Since this has become about Nirvana: Is it now impossible to just think Nirvana were ok – to sort of “get” them, to respect how others view them, but still only like and not love them? Consider them a bit of a curate’s egg, even, since someone uses the phrase above? For me, Lithium is utterly brilliant; SLTS, On A Plane, Heart Shaped Box not far behind. But not because those songs say Something To Me About My Life – they don’t – they just connect. And after those 4 songs – that’s enough. I could see how in 1991 Nirvana truly represented an alternative to what else was about at the time, and I bought Nevermind at a time I could barely afford albums. I was simply a bit disappointed. All that noisy noise annoys. But, still, 3 great tracks.
PLUS! #52 – I know that one – must have takena while to identify? -I wonder if others care / know etc.
@23 On the pleasures of the “thick rough sound” of amplified guitars; it was explicit at the time that that was really the whole point of Nirvana: detoxifying traditional hard rock so that a generation that grew up with the ethics – and especially the sexual politics – of the 1980s could enjoy it. Cobain’s guitar-playing is great for that, actually: because he was never particulalrly innovative or flashy – no fiddly solos – most of the pleasure in his playing lies in the texture and weight of it. (Plus there’s Grohl, who really is one of the last great rock drummmers.)
I remember the NME making the point to its readers in 1991, with what was probably Nirvana’s first cover. The headline: “The Guns’n'Roses it’s OK to like”.
And – God bless the interwebs – here is that NME story: http://obitbday.tripod.com/articles/nme911.html
It turns out to be a great piece, written by Mary Ann Hobbs. Whatever happened to her?
All the thoughts about Nirvana that other people have been trotting out for the past two decades, right there six weeks after Nevermind came out.
Is it now impossible to just think Nirvana were ok – to sort of “get” them, to respect how others view them, but still only like and not love them? …..For me, Lithium is utterly brilliant; SLTS, On A Plane, Heart Shaped Box not far behind. But not because those songs say Something To Me About My Life – they don’t – they just connect. And after those 4 songs – that’s enough.

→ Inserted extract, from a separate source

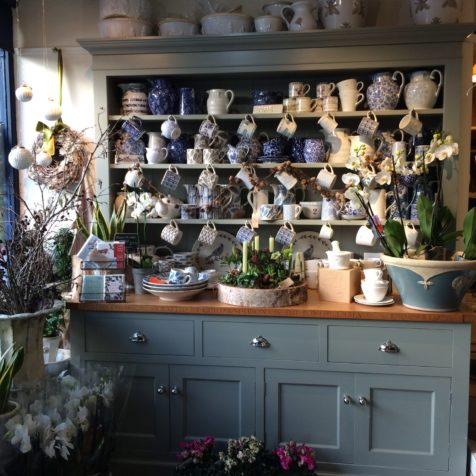 Christmas in Tisbury: Guild Anderson's bespoke dresser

I think that’s a perfectly respectable position to have, and not just about Nirvana but about a lot of other consensus, all-time-great groups. There are plenty of people who dig the four best-known Kraftwerk songs, or the best four Guns and Roses songs or the best four Joy Division songs, but then say ‘that’s enough’ (‘all those bleeps and bloops/yelps/moans and groans just annoy’) to all the rest. There’ll always be people who’ll threaten to excommunicate you from, what?, the church of pop-culture-commentary for not having or pretending to have completely catholic tastes, but most people will be more reasonable than that.
Anyhow, I’m really enjoying everyone’s comments (esp. #34). I hate the Stiltskin for more or less the reasons Marcello essays, but I did enjoy the ad.. It’s so very funny to see something like grungy style, as it were, pasted on to a very hunky, uber-healthy male body, when the wasted-away, smacked-up male body was quite vividly associated with the music at the time (and later in 1998-2000 I’d occasionally see Alice In Chains’ Layne Staley around the U-district in Seattle, frighteningly thin and haggard and apparently – one didn’t want to stare – missing fingers and God knows what else).

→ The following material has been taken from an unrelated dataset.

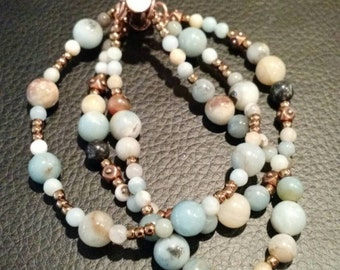 Black gold amazonite copper 3 strand bracelet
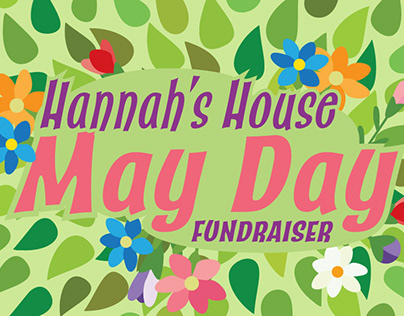 May Day Fundraiser Poster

I had a couple of tracks from Smashing Pumpkins’ latest album on my 2012 top 20 ballot. Since they’re rather unlikely to make the FT hive-mind top 10, check ‘em out (they sound a lot like SP in 1994, slightly influenced by Weezer would have sounded!).
sukrat @ 32: For me, it’s often the opposite of what you say: a new texture will grab my attention, but once that texture becomes familiar, it’s only the tracks with great hooks/interesting singing/something more subtle that stand out.
If a raw punk/garage track comes up on random play, there’s always a real buzz to hearing the crunch of the guitars leap out, especially if it comes straight after something much more polished but listen to a Ramones album all the way through and by about track 6 or 7, it’s only the catchiest/funniest songs that stand out.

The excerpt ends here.